Novak Djokovic has started 2015 in fantastic fashion. The first major tournament of the year, the Australian Open, saw the Serbian breeze through the first five rounds of the event without dropping a single set. In the semi-finals, Stanislas Wawrinka took Djokovic to a deciding set but the world number one raised his game and took that set without conceding a game to his opponent. In the final, against Andy Murray, Djokovic won in four sets and thus claimed his fifth Australian Open title. This is a record for Australian Open victories and took Djokovic beyond Roger Federer and Andre Agassi, two greats of the game.
In truth, the Australian Open result was one which was expected. That in itself, shows how formidable Djokovic is in today’s game. A glance at any bookmaker before the start of an ATP Tour event or Grand Slam, will find Djokovic at the top of the list, installed as favourite, regardless of what the tournament is, where it’s being staged and what surface it will be played on.
Take the 2015 French Open as an example.
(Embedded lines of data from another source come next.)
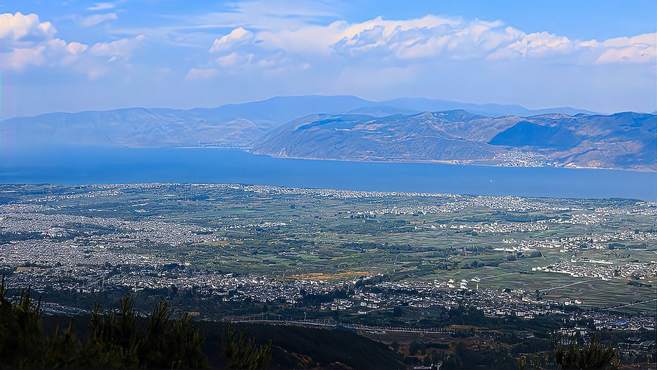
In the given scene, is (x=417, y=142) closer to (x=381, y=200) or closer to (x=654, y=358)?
(x=381, y=200)

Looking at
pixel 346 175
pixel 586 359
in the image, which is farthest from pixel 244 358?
pixel 346 175

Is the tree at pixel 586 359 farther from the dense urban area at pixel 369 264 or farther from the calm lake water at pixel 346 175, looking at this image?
the calm lake water at pixel 346 175

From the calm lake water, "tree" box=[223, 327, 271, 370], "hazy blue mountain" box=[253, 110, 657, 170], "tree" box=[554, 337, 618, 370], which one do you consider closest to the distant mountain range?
"hazy blue mountain" box=[253, 110, 657, 170]

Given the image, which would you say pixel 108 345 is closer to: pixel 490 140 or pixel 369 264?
pixel 369 264

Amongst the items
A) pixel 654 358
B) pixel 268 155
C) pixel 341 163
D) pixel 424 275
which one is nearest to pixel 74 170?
pixel 341 163

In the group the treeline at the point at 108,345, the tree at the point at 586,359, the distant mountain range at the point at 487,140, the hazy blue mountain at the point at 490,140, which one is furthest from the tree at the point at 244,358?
the hazy blue mountain at the point at 490,140

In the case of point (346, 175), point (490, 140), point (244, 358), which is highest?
point (490, 140)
This is the one Grand Slam that Djokovic has yet to win and this would count against many players in their odds prior to the start of a tournament. However, Djokovic was installed as favourite and rightly so. In the build up to the 2015 French Open, Djokovic played in two clay court tournaments, the Monte Carlo Masters and the Italian Open. He won both of them. Prior to the 2015 French Open final, Djokovic was on an unbeaten run of 28 matches and by defeating the ‘King of Clay‘ Rafael Nadal in the quarter-finals, claimed that he was that pinnacle of his career.
However, the defeat to Stanislas Wawrinka in the final prevented Djokovic from achieving the career Grand Slam, which shows that the Serbian can be stopped. That being said, it is only the French Open that appears to be out of reach for Djokovic and whether tiredness was an issue in the final is to be debated. That does not take anything away from Wawrinka, who played superb tennis and mentally the defeat will really hurt Djokovic. The question is, can he bounce back from it?
Current overall form, suggests that answer is a resounding yes. Not only has Djokovic been playing like a well-oiled machine but his most serious opponents for tennis‘ main titles are currently stuttering somewhat. Roger Federer is always going to be a threat at any tennis tournament he enters but, the Swiss maestro is now in decline and this will continue, whereas Djokovic is at the peak of his powers. The same can be said for Rafael Nadal, who has struggled with injury of late and seems to be lacking confidence on the court. Andy Murray has performed well on clay this year but again came up short when it mattered most in the semi-final of the French Open, which means the Scot has now lost his last eight matches against Djokovic.
In fact, there is currently not a single player on the ATP Tour who has a good recent record against Djokovic, and the struggles of the men closest to him in the world rankings is only going to make things easier. Roger Federer and Rafael Nadal are great names but they no longer seem to have what it takes to defeat Djokovic and therefore the challenge for Djokovic is perhaps not as it once was.
That being said, Djokovic’s potentially great year cannot simply be put down to a lack of serious competition at the top of the men’s game. Yes, Federer and Nadal are weaker than they have been in the past but Djokovic is moving in the other direction, getting better, stronger. Therefore, how dominant Djokovic actually is this year, could come down to Djokovic himself. Getting to the top is very tough but staying there, well that is tougher again. The pressure is enormous and surely that has increased, having lost the French Open title and career Grand Slam for another year.
Many tennis commentators believe the semi-final of the French Open really showed where Djokovic is at right now. Andy Murray played some fantastic tennis during that match and at times was probably playing at his peak. However, before anyone had time to barely blink, Djokovic had taken the match away from him in the deciding set, sensational.
That being said, having lost the 2015 French Open final, both the career Grand Slam and the calendar year Grand Slam is once again out of reach. The last person to come close to achieving the calendar year Grand Slam was Djokovic himself, winning the Australian Open, Wimbledon and the US Open in 2011 but bowing out in the semi-final of the French Open. Prior to that, Roger Federer also failed to complete the calendar year Grand Slam in 2006 and 2007, losing the French Open final twice. Therefore, it’s been the French Open that has always prevented a player from winning all four Grand Slam events in the same year.
The big task for Djokovic now, will be to move on from the French Open as quickly as possible and the best way to do that is by playing and winning matches. Despite the French Open final defeat, Djokovic is still the best player on the ATP Tour, not unstoppable but definitely the best.